Fenrir’s blind spot is over-reliance on force. He believes that if he pulls hard enough, nothing can restrain him. He fails to account for the unseen.
He understands iron. He understands weight. He understands tension that pushes back in obvious ways. But he cannot perceive power that does not announce itself. When confronted with something that does not look threatening—something that does not clang or strain—he underestimates it.
Daenerys’ later blind spot is moral certainty amplified by power. She believes that if her cause is righteous enough, destruction is justified.

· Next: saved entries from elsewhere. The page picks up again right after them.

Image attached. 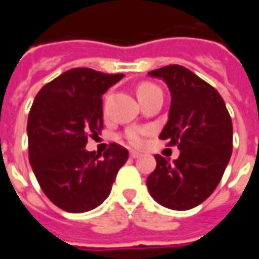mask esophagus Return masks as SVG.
Segmentation results:
<instances>
[{
    "label": "esophagus",
    "mask_w": 259,
    "mask_h": 259,
    "mask_svg": "<svg viewBox=\"0 0 259 259\" xmlns=\"http://www.w3.org/2000/svg\"><path fill=\"white\" fill-rule=\"evenodd\" d=\"M130 157H132V158H139V157H140V154H139V152H136V151H130Z\"/></svg>",
    "instance_id": "1"
}]
</instances>
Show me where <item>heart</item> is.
Here are the masks:
<instances>
[{
    "mask_svg": "<svg viewBox=\"0 0 259 259\" xmlns=\"http://www.w3.org/2000/svg\"><path fill=\"white\" fill-rule=\"evenodd\" d=\"M155 91H159L157 85L152 84V83H143V84L139 85L137 89V96H139V100L144 98V97L150 96ZM143 136H144V130L140 129H130L124 133V139L127 140L130 146L133 147H140L143 144Z\"/></svg>",
    "mask_w": 259,
    "mask_h": 259,
    "instance_id": "obj_1",
    "label": "heart"
}]
</instances>
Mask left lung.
<instances>
[{
    "instance_id": "left-lung-1",
    "label": "left lung",
    "mask_w": 259,
    "mask_h": 259,
    "mask_svg": "<svg viewBox=\"0 0 259 259\" xmlns=\"http://www.w3.org/2000/svg\"><path fill=\"white\" fill-rule=\"evenodd\" d=\"M148 74L165 80L170 90L168 123L159 139L178 146L180 155L172 163L155 155L157 168L147 178V187L158 204L191 209L222 179L233 150L232 119L221 94L185 66L168 65Z\"/></svg>"
}]
</instances>
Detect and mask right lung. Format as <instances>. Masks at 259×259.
<instances>
[{
    "label": "right lung",
    "instance_id": "add662e5",
    "mask_svg": "<svg viewBox=\"0 0 259 259\" xmlns=\"http://www.w3.org/2000/svg\"><path fill=\"white\" fill-rule=\"evenodd\" d=\"M123 77L74 68L41 87L27 119L29 161L38 185L66 212H87L107 198L129 158L111 143L104 158L87 151V139L101 135L102 94Z\"/></svg>",
    "mask_w": 259,
    "mask_h": 259
}]
</instances>
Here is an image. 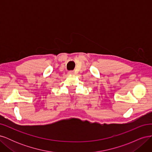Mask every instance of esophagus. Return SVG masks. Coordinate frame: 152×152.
I'll return each instance as SVG.
<instances>
[{
  "label": "esophagus",
  "instance_id": "esophagus-1",
  "mask_svg": "<svg viewBox=\"0 0 152 152\" xmlns=\"http://www.w3.org/2000/svg\"><path fill=\"white\" fill-rule=\"evenodd\" d=\"M68 74L69 75H72L73 74V71H69L68 72Z\"/></svg>",
  "mask_w": 152,
  "mask_h": 152
}]
</instances>
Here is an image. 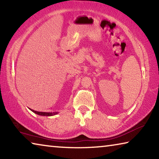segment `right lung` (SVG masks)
Instances as JSON below:
<instances>
[{"instance_id": "right-lung-1", "label": "right lung", "mask_w": 159, "mask_h": 159, "mask_svg": "<svg viewBox=\"0 0 159 159\" xmlns=\"http://www.w3.org/2000/svg\"><path fill=\"white\" fill-rule=\"evenodd\" d=\"M31 111H33L35 114H36L38 115H40V116H52L54 115H56L58 114L57 111L56 112H41V111H34L33 109H31Z\"/></svg>"}]
</instances>
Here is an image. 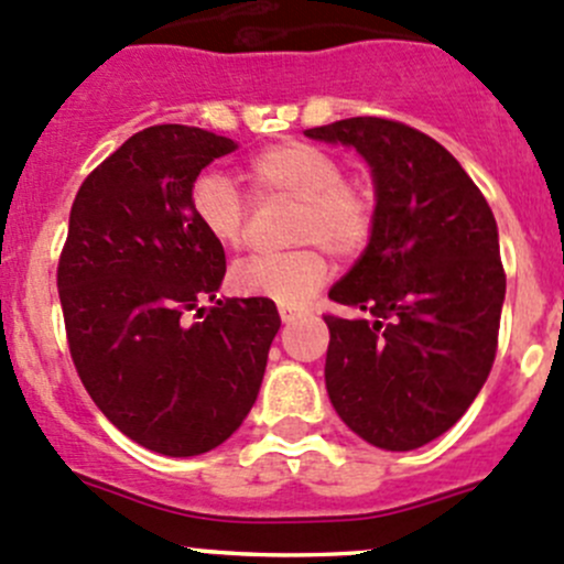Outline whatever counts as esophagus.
Here are the masks:
<instances>
[{
    "mask_svg": "<svg viewBox=\"0 0 564 564\" xmlns=\"http://www.w3.org/2000/svg\"><path fill=\"white\" fill-rule=\"evenodd\" d=\"M278 314H281L283 324H292L303 316V308H294V305H281V308H278Z\"/></svg>",
    "mask_w": 564,
    "mask_h": 564,
    "instance_id": "34e87169",
    "label": "esophagus"
}]
</instances>
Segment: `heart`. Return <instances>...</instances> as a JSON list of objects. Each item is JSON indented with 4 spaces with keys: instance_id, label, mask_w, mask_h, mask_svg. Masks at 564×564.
<instances>
[{
    "instance_id": "obj_1",
    "label": "heart",
    "mask_w": 564,
    "mask_h": 564,
    "mask_svg": "<svg viewBox=\"0 0 564 564\" xmlns=\"http://www.w3.org/2000/svg\"><path fill=\"white\" fill-rule=\"evenodd\" d=\"M256 202H297L289 253L253 256L231 272V286L246 297L303 305L327 281V256H355L366 248L377 220V193L368 182L344 176L333 152L308 141H281L246 166ZM191 209L204 231L224 248H240L248 237V198L218 172H204L191 185Z\"/></svg>"
}]
</instances>
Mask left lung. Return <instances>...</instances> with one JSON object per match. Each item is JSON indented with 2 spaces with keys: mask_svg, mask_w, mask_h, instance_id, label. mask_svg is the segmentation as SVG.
Wrapping results in <instances>:
<instances>
[{
  "mask_svg": "<svg viewBox=\"0 0 564 564\" xmlns=\"http://www.w3.org/2000/svg\"><path fill=\"white\" fill-rule=\"evenodd\" d=\"M355 147L377 187L371 240L329 300L324 382L346 425L382 451H414L469 409L497 357L505 270L480 187L440 141L351 117L305 130Z\"/></svg>",
  "mask_w": 564,
  "mask_h": 564,
  "instance_id": "left-lung-1",
  "label": "left lung"
}]
</instances>
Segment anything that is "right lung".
<instances>
[{
  "mask_svg": "<svg viewBox=\"0 0 564 564\" xmlns=\"http://www.w3.org/2000/svg\"><path fill=\"white\" fill-rule=\"evenodd\" d=\"M235 150L187 124L130 135L78 187L56 267L84 388L163 456H202L240 429L281 327L272 300H215L226 253L193 218L191 185ZM204 299L216 305L202 310Z\"/></svg>",
  "mask_w": 564,
  "mask_h": 564,
  "instance_id": "1",
  "label": "right lung"
}]
</instances>
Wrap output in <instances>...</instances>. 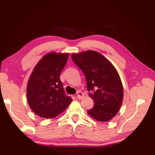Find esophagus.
Returning a JSON list of instances; mask_svg holds the SVG:
<instances>
[{
	"instance_id": "34e87169",
	"label": "esophagus",
	"mask_w": 155,
	"mask_h": 155,
	"mask_svg": "<svg viewBox=\"0 0 155 155\" xmlns=\"http://www.w3.org/2000/svg\"><path fill=\"white\" fill-rule=\"evenodd\" d=\"M77 96V98H78V99H81V98L84 97V94L81 91H78Z\"/></svg>"
}]
</instances>
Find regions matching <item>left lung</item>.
I'll list each match as a JSON object with an SVG mask.
<instances>
[{"label": "left lung", "mask_w": 155, "mask_h": 155, "mask_svg": "<svg viewBox=\"0 0 155 155\" xmlns=\"http://www.w3.org/2000/svg\"><path fill=\"white\" fill-rule=\"evenodd\" d=\"M72 60L85 76L94 107L87 111L97 120L113 118L123 103V88L116 68L98 52L87 51L71 55Z\"/></svg>", "instance_id": "obj_1"}]
</instances>
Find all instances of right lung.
I'll return each instance as SVG.
<instances>
[{
  "mask_svg": "<svg viewBox=\"0 0 155 155\" xmlns=\"http://www.w3.org/2000/svg\"><path fill=\"white\" fill-rule=\"evenodd\" d=\"M68 54L49 53L38 62L28 82L27 96L29 106L42 118H54L72 102L67 96L60 74L68 60Z\"/></svg>",
  "mask_w": 155,
  "mask_h": 155,
  "instance_id": "obj_1",
  "label": "right lung"
}]
</instances>
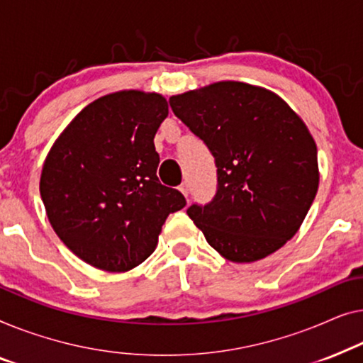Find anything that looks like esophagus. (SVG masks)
Returning <instances> with one entry per match:
<instances>
[{"mask_svg": "<svg viewBox=\"0 0 363 363\" xmlns=\"http://www.w3.org/2000/svg\"><path fill=\"white\" fill-rule=\"evenodd\" d=\"M179 191L184 194V197H187V196H189V187H187V184H186V182L181 184V186H179Z\"/></svg>", "mask_w": 363, "mask_h": 363, "instance_id": "34e87169", "label": "esophagus"}]
</instances>
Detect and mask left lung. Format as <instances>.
I'll use <instances>...</instances> for the list:
<instances>
[{"instance_id": "1", "label": "left lung", "mask_w": 363, "mask_h": 363, "mask_svg": "<svg viewBox=\"0 0 363 363\" xmlns=\"http://www.w3.org/2000/svg\"><path fill=\"white\" fill-rule=\"evenodd\" d=\"M216 157L217 194L187 216L233 263L267 258L299 230L319 187L318 146L301 116L263 86L223 80L169 99Z\"/></svg>"}]
</instances>
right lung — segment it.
<instances>
[{"label":"right lung","mask_w":363,"mask_h":363,"mask_svg":"<svg viewBox=\"0 0 363 363\" xmlns=\"http://www.w3.org/2000/svg\"><path fill=\"white\" fill-rule=\"evenodd\" d=\"M169 113L162 95L120 90L85 106L45 156L39 191L54 232L74 255L110 273L155 252L186 199L162 186L155 135Z\"/></svg>","instance_id":"right-lung-1"}]
</instances>
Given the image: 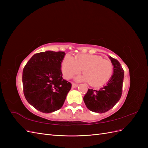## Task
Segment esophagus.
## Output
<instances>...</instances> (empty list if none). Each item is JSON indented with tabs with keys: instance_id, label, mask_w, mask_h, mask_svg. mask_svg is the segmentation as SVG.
I'll return each instance as SVG.
<instances>
[{
	"instance_id": "34e87169",
	"label": "esophagus",
	"mask_w": 148,
	"mask_h": 148,
	"mask_svg": "<svg viewBox=\"0 0 148 148\" xmlns=\"http://www.w3.org/2000/svg\"><path fill=\"white\" fill-rule=\"evenodd\" d=\"M78 84H77L74 83H72V88H77V87H78Z\"/></svg>"
}]
</instances>
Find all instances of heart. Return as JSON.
<instances>
[{
    "instance_id": "heart-1",
    "label": "heart",
    "mask_w": 148,
    "mask_h": 148,
    "mask_svg": "<svg viewBox=\"0 0 148 148\" xmlns=\"http://www.w3.org/2000/svg\"><path fill=\"white\" fill-rule=\"evenodd\" d=\"M112 64L109 60L97 55L79 54L75 59L66 56L61 64V71L64 77L70 79L83 70L84 74L77 77V81H84L94 87H99L110 79L112 73Z\"/></svg>"
}]
</instances>
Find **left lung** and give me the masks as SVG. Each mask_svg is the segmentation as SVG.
<instances>
[{"label": "left lung", "instance_id": "left-lung-1", "mask_svg": "<svg viewBox=\"0 0 148 148\" xmlns=\"http://www.w3.org/2000/svg\"><path fill=\"white\" fill-rule=\"evenodd\" d=\"M114 65V73L107 84L99 90L88 89L83 97L87 108L94 112H106L117 104L122 93L124 71L120 62L109 56Z\"/></svg>", "mask_w": 148, "mask_h": 148}]
</instances>
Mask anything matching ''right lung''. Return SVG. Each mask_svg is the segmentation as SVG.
I'll use <instances>...</instances> for the list:
<instances>
[{
    "label": "right lung",
    "instance_id": "add662e5",
    "mask_svg": "<svg viewBox=\"0 0 148 148\" xmlns=\"http://www.w3.org/2000/svg\"><path fill=\"white\" fill-rule=\"evenodd\" d=\"M65 53L48 51L32 56L22 75L24 95L29 104L43 113L59 110L71 84L62 78L61 64Z\"/></svg>",
    "mask_w": 148,
    "mask_h": 148
}]
</instances>
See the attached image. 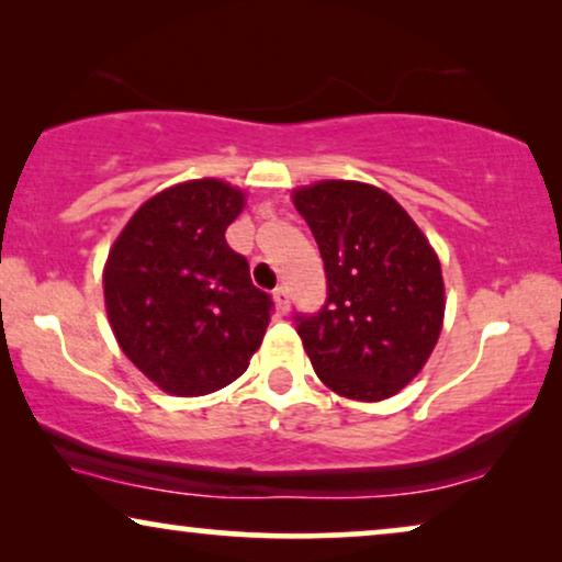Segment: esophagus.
Returning a JSON list of instances; mask_svg holds the SVG:
<instances>
[{
	"label": "esophagus",
	"mask_w": 562,
	"mask_h": 562,
	"mask_svg": "<svg viewBox=\"0 0 562 562\" xmlns=\"http://www.w3.org/2000/svg\"><path fill=\"white\" fill-rule=\"evenodd\" d=\"M272 297H274V303H277V311H280V313H288L290 311V293H288V288H277L274 293H272Z\"/></svg>",
	"instance_id": "obj_1"
}]
</instances>
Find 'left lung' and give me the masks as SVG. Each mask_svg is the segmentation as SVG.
I'll return each mask as SVG.
<instances>
[{
	"mask_svg": "<svg viewBox=\"0 0 562 562\" xmlns=\"http://www.w3.org/2000/svg\"><path fill=\"white\" fill-rule=\"evenodd\" d=\"M316 238L326 303L297 313L313 370L334 393L383 401L411 383L442 331V267L391 194L328 179L293 194Z\"/></svg>",
	"mask_w": 562,
	"mask_h": 562,
	"instance_id": "obj_1",
	"label": "left lung"
}]
</instances>
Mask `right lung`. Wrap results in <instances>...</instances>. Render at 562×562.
I'll use <instances>...</instances> for the list:
<instances>
[{"mask_svg": "<svg viewBox=\"0 0 562 562\" xmlns=\"http://www.w3.org/2000/svg\"><path fill=\"white\" fill-rule=\"evenodd\" d=\"M244 194L194 179L154 194L117 236L104 305L125 357L171 395L234 383L265 339L272 297L226 241Z\"/></svg>", "mask_w": 562, "mask_h": 562, "instance_id": "right-lung-1", "label": "right lung"}]
</instances>
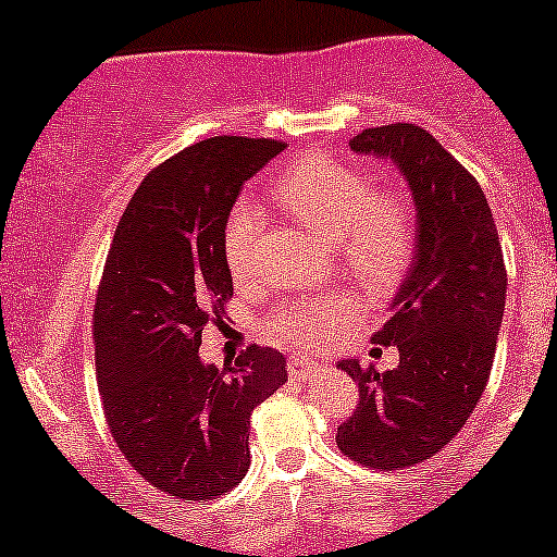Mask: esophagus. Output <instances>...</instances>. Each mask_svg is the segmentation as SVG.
<instances>
[{
  "label": "esophagus",
  "instance_id": "34e87169",
  "mask_svg": "<svg viewBox=\"0 0 557 557\" xmlns=\"http://www.w3.org/2000/svg\"><path fill=\"white\" fill-rule=\"evenodd\" d=\"M287 372L293 376H304V380H309V376H317L322 372V363L306 359V356H293V359L287 361Z\"/></svg>",
  "mask_w": 557,
  "mask_h": 557
}]
</instances>
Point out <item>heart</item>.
<instances>
[{"instance_id": "obj_1", "label": "heart", "mask_w": 557, "mask_h": 557, "mask_svg": "<svg viewBox=\"0 0 557 557\" xmlns=\"http://www.w3.org/2000/svg\"><path fill=\"white\" fill-rule=\"evenodd\" d=\"M277 198L304 225L335 243L345 270L359 283L380 287L406 270L417 238L411 207L393 190H376L363 170L327 157L298 159L277 183ZM259 227V209L246 201L227 216L222 251L235 283H251L257 274ZM354 314V300L335 293L285 306L270 319V330L298 345H319Z\"/></svg>"}]
</instances>
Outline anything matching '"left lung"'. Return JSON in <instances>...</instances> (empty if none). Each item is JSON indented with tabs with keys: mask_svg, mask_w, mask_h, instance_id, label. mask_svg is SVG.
<instances>
[{
	"mask_svg": "<svg viewBox=\"0 0 557 557\" xmlns=\"http://www.w3.org/2000/svg\"><path fill=\"white\" fill-rule=\"evenodd\" d=\"M350 149L393 162L417 207L413 259L374 335L398 348L400 363L382 374L359 359L337 363L359 385L337 447L361 466L393 471L443 450L474 413L495 359L508 274L484 190L424 127H369Z\"/></svg>",
	"mask_w": 557,
	"mask_h": 557,
	"instance_id": "8db88e82",
	"label": "left lung"
}]
</instances>
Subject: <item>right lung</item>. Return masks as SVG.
Returning a JSON list of instances; mask_svg holds the SVG:
<instances>
[{
    "instance_id": "add662e5",
    "label": "right lung",
    "mask_w": 557,
    "mask_h": 557,
    "mask_svg": "<svg viewBox=\"0 0 557 557\" xmlns=\"http://www.w3.org/2000/svg\"><path fill=\"white\" fill-rule=\"evenodd\" d=\"M283 140H198L144 177L117 222L94 309L96 380L127 463L183 500L233 490L251 463V411L287 382L285 356L251 345L233 367L198 356L233 298L222 233L248 177Z\"/></svg>"
}]
</instances>
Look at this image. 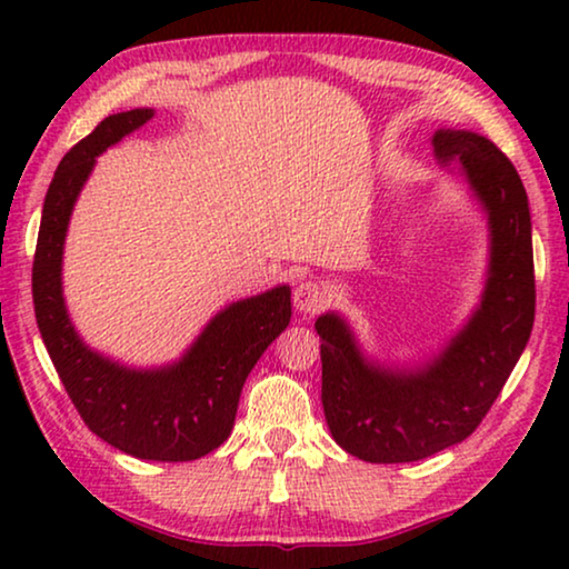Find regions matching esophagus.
Returning <instances> with one entry per match:
<instances>
[{"instance_id":"1","label":"esophagus","mask_w":569,"mask_h":569,"mask_svg":"<svg viewBox=\"0 0 569 569\" xmlns=\"http://www.w3.org/2000/svg\"><path fill=\"white\" fill-rule=\"evenodd\" d=\"M292 300H295V310H298V313H316L318 308L326 306L329 292H326L323 284L310 282L308 279V282H300L298 287H295Z\"/></svg>"}]
</instances>
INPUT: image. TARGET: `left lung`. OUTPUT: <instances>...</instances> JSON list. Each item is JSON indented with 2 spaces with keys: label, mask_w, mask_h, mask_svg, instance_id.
Wrapping results in <instances>:
<instances>
[{
  "label": "left lung",
  "mask_w": 569,
  "mask_h": 569,
  "mask_svg": "<svg viewBox=\"0 0 569 569\" xmlns=\"http://www.w3.org/2000/svg\"><path fill=\"white\" fill-rule=\"evenodd\" d=\"M435 160L463 178L487 217L481 300L438 355L386 365L362 352L345 316H318L321 401L331 438L370 463H409L469 438L500 396L533 329L536 284L528 197L512 162L466 129L432 134Z\"/></svg>",
  "instance_id": "1"
}]
</instances>
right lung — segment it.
<instances>
[{
  "label": "right lung",
  "mask_w": 569,
  "mask_h": 569,
  "mask_svg": "<svg viewBox=\"0 0 569 569\" xmlns=\"http://www.w3.org/2000/svg\"><path fill=\"white\" fill-rule=\"evenodd\" d=\"M152 116V108L108 116L59 162L38 230L33 306L53 368L100 440L144 461H193L230 438L248 372L287 329L292 302L287 284L230 302L176 362L160 368H129L84 345L61 290L69 217L98 154Z\"/></svg>",
  "instance_id": "obj_1"
}]
</instances>
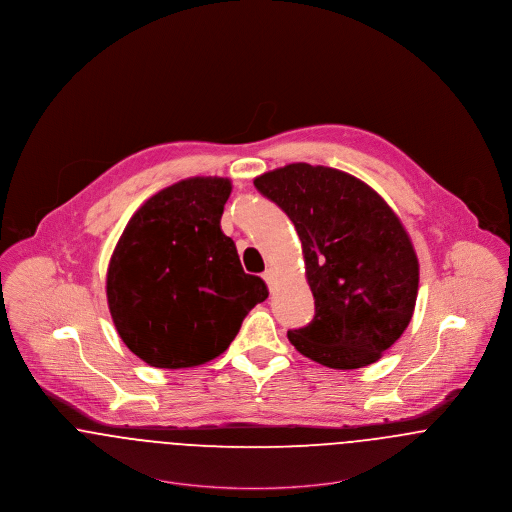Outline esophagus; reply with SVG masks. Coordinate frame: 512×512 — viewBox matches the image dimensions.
Segmentation results:
<instances>
[{"label":"esophagus","mask_w":512,"mask_h":512,"mask_svg":"<svg viewBox=\"0 0 512 512\" xmlns=\"http://www.w3.org/2000/svg\"><path fill=\"white\" fill-rule=\"evenodd\" d=\"M274 271L272 269H267V271L263 272V280L269 284V288H272V284H274Z\"/></svg>","instance_id":"esophagus-1"}]
</instances>
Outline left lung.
I'll list each match as a JSON object with an SVG mask.
<instances>
[{
    "mask_svg": "<svg viewBox=\"0 0 512 512\" xmlns=\"http://www.w3.org/2000/svg\"><path fill=\"white\" fill-rule=\"evenodd\" d=\"M253 183L294 222L315 298L313 321L288 340L331 369L375 363L418 298L420 265L400 218L367 183L327 166L296 162Z\"/></svg>",
    "mask_w": 512,
    "mask_h": 512,
    "instance_id": "1",
    "label": "left lung"
}]
</instances>
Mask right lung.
I'll return each mask as SVG.
<instances>
[{"instance_id": "1", "label": "right lung", "mask_w": 512, "mask_h": 512, "mask_svg": "<svg viewBox=\"0 0 512 512\" xmlns=\"http://www.w3.org/2000/svg\"><path fill=\"white\" fill-rule=\"evenodd\" d=\"M230 193L226 178H189L158 191L131 216L112 253L106 296L116 331L152 367L214 360L269 298L220 228Z\"/></svg>"}]
</instances>
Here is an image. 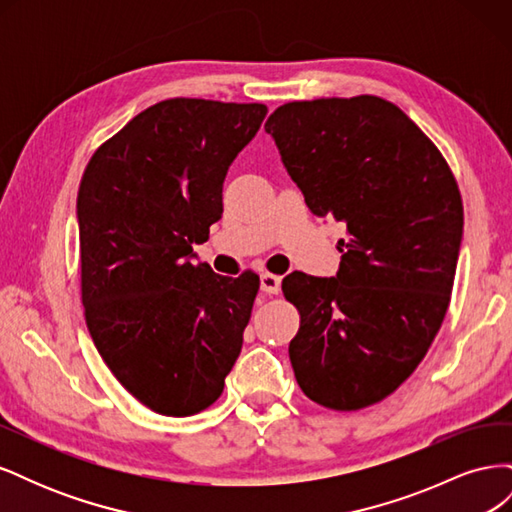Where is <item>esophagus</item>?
I'll return each instance as SVG.
<instances>
[{
	"instance_id": "1",
	"label": "esophagus",
	"mask_w": 512,
	"mask_h": 512,
	"mask_svg": "<svg viewBox=\"0 0 512 512\" xmlns=\"http://www.w3.org/2000/svg\"><path fill=\"white\" fill-rule=\"evenodd\" d=\"M282 288V280L280 275H273V273H262L260 275V290L267 292V294H277Z\"/></svg>"
}]
</instances>
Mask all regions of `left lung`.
<instances>
[{
  "label": "left lung",
  "mask_w": 512,
  "mask_h": 512,
  "mask_svg": "<svg viewBox=\"0 0 512 512\" xmlns=\"http://www.w3.org/2000/svg\"><path fill=\"white\" fill-rule=\"evenodd\" d=\"M265 130L316 218L346 226L337 277L294 271L301 316L288 346L301 391L352 412L395 393L436 339L455 282L463 203L451 166L378 96L275 108Z\"/></svg>",
  "instance_id": "obj_1"
}]
</instances>
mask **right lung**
Segmentation results:
<instances>
[{"label": "right lung", "mask_w": 512, "mask_h": 512, "mask_svg": "<svg viewBox=\"0 0 512 512\" xmlns=\"http://www.w3.org/2000/svg\"><path fill=\"white\" fill-rule=\"evenodd\" d=\"M265 104L170 98L145 108L91 156L76 198L81 299L91 339L132 397L192 416L224 391L260 288L190 262L222 215L230 162Z\"/></svg>", "instance_id": "1"}]
</instances>
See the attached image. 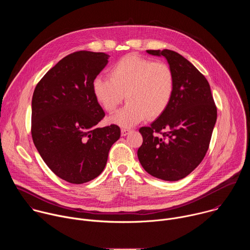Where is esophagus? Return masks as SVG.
<instances>
[{
	"label": "esophagus",
	"instance_id": "esophagus-1",
	"mask_svg": "<svg viewBox=\"0 0 250 250\" xmlns=\"http://www.w3.org/2000/svg\"><path fill=\"white\" fill-rule=\"evenodd\" d=\"M122 136H125V135H127L131 130L130 129H126V128H122Z\"/></svg>",
	"mask_w": 250,
	"mask_h": 250
}]
</instances>
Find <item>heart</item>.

Fenrir is trapped by rigidity.
Daenerys is undone by absolutism.
Both demonstrate that power—whether physical or political—must be paired with adaptability and self-awareness.
Force alone is insufficient.
Endurance alone is insufficient.
Even resilience can morph into tyranny when it loses reflection.
Fire, Chains, and Us
These myths endure because they reflect us.
We all face iron chains—clear obstacles that respond to effort. Sometimes we break them with force.
We also face silk chains—subtle constraints of belief, fear, identity, and ego. Pulling harder often tightens them.
Endurance helps us survive transformation.
Strength helps us impose change.
But when either becomes absolute—when force is the only strategy, or when conviction overrides reflection—we drift toward our own version of catastrophe.
Fenrir reminds us to respect the limits of brute strength.
Daenerys reminds us that resilience can elevate—and corrupt.
Between fire and chains lies the full spectrum of power.
And perhaps that is why their images are etched into my skin—because they remind me daily of what I aspire to become, and what I must work deliberately to avoid.